Important implications can be made for mental health professionals and practitioners in counseling. The findings suggested that FoC significantly related with death anxiety and depression. Mental health professionals can identify individuals who experience intense FoC and offer them individual psychotherapy. Likewise, educators can identify students who have a fear of COVID-19 in the educational environment and ensure that they received psychological counseling from their school counselor. Thereby, fear of COVID-19 screening can be performed on large masses in the school environment or outside of the school, and individuals with a high fear can be referred to relevant mental health institutions for a psychological support. Thus, the psychological problems caused by the FoC can be intervened and its negative effects can be reduced.

Limitations

It is noteworthy that the present study has some certain limitations. The first limitation was cross-sectional nature of the study design. Future research can be designed as longitudinal research to allow data collection at different time intervals. Secondly, there was no clinical sample among the participants.

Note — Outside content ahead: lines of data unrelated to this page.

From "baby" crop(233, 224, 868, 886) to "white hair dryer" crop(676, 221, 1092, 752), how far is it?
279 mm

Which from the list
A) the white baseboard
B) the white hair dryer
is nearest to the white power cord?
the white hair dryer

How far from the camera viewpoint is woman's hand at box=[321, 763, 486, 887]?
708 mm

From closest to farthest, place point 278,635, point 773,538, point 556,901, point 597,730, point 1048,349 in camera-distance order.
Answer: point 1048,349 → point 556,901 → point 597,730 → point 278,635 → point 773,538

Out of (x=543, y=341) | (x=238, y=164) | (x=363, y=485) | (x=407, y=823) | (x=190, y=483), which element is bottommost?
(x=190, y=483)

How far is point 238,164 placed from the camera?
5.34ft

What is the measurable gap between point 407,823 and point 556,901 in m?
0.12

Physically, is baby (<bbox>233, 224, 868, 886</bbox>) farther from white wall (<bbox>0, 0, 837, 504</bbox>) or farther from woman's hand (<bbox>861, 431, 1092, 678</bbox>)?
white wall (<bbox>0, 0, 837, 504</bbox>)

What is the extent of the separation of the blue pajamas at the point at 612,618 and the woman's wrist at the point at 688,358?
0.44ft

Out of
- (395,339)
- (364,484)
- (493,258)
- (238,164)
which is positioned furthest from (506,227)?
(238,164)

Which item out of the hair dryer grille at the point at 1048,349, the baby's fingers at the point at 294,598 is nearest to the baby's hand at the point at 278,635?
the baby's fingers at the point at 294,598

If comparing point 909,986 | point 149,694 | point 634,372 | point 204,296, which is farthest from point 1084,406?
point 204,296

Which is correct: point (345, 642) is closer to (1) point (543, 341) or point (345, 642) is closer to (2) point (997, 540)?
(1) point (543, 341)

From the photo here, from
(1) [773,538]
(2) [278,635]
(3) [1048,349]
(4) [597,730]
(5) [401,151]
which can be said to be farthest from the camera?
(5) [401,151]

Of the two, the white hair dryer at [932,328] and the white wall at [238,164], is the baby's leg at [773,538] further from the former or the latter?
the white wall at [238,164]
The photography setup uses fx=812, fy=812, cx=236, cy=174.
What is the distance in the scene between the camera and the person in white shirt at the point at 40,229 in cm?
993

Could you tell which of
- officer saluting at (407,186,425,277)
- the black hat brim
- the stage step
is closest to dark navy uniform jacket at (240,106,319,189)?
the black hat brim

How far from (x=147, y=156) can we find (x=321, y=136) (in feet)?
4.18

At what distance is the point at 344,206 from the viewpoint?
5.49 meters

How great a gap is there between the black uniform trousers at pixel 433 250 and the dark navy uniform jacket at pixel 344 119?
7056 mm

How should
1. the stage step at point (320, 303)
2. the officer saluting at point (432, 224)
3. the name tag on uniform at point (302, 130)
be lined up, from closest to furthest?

Future research can include participants from clinical samples. Thirdly, the data were collected using self-report scales. This limitation can be eliminated in future research by using different data collection methods (e.g., observations and interviews). The study group was selected by using the convenience sampling method. Future research can use purposive or random sampling methods. Finally, data in this study were collected online. Online Photovoice (OPV) could be used in future research since it gives participants the opportunity to express the personal experiences with less manipulation compared to classical quantitative research methods (Tanhan & Strack, 2020).